Il le cache tant bien que mal, mais les larmes lui montent aux yeux lorsqu’Anna lui dit qu’il est formidable, qu’il est à la source de son bonheur. Elle ne sait probablement pas à quel point c'est important pour lui d’entendre ça, alors qu’il y a encore peu de temps, il était convaincu d’être responsable de la mort d’Eleanor. Il avait fait des erreurs, certes, mais il s’était promis de ne pas les refaire avec Annalisa qu’il chérirait autant que possible. Répondant à la demande de la maman, Clarence ramasse le sac contenant les vêtements et le lui donne. Dans un silence solennel, il l’observe couvrir les petites têtes avec les fameux bonnets achetés sur un coup de coeur.
Il veille bien, en récupérant Arthur, à ne pas le réveiller. Eleanor lui disait souvent que son plus grand talent, c’était de réveiller les bébés. Talent qui, drôlement, ne s’était pas manifesté lorsque Sveinn était encore un bambin. Peut-être que vieillir lui avait accordé plus de délicatesse. Le bout de chou ne se réveille même pas lorsque Sveinn approche son visage, l’air tout confus. « T’as déjà été aussi petit, Sveinn ! », murmure-t-il avant de déposer un baiser sur sa tête de gros jaloux. Ça le fait sourire, puisque ça lui rappelle quand bébé Timothy a mis une claque à bébé Maisie lors de leur première rencontre. « T’inquiètes pas, tu seras toujours le petit bonhomme à papa. », ajoute-t-il comme pour le rassurer. Il ne sort de sa petite bulle qu’à la seconde où Anna lui demande s’il a appelé son père, ce à quoi il répond en secouant la tête ; d’autres choses occupaient son esprit.
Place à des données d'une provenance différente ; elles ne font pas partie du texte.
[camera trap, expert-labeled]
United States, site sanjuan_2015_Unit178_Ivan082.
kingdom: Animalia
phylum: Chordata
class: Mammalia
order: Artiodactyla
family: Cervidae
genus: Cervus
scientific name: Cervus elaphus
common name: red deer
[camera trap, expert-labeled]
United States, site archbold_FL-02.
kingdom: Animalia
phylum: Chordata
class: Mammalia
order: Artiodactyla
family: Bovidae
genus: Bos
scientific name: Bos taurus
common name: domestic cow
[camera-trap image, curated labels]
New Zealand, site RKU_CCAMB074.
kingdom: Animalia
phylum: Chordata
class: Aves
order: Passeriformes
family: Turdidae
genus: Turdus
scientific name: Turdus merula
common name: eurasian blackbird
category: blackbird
« Tu veux que je l’appelle maintenant ? »Son regard alterne entre Anna et le petit Arthur qu’il n’a pas envie d’abandonner immédiatement, mais si madame le demande, monsieur fera, de toute évidence. L’idée de faire revenir toute la famille n’est pas sans le faire sourire. Honnêtement, ses enfants lui manquent beaucoup et ne pas les avoir près de lui creuse un vide qu’il supporte peu. « L’appartement de l'hôtel est assez grand pour tout le monde ? », qu’il laisse tomber en riant, comme pour la taquiner. Dans le pire des cas, s’ils ont vraiment du mal à ranger tout le monde, Maisie et Timothy ne seront probablement pas contre l’idée de rester seuls à l’appartement qu’il n’a pas encore vendu ni même vidé. Son nez vient se frotter sur la joue d’Annalisa, profite un instant de sa chaleur. Une millième fois, il lui répète comment il l’aime.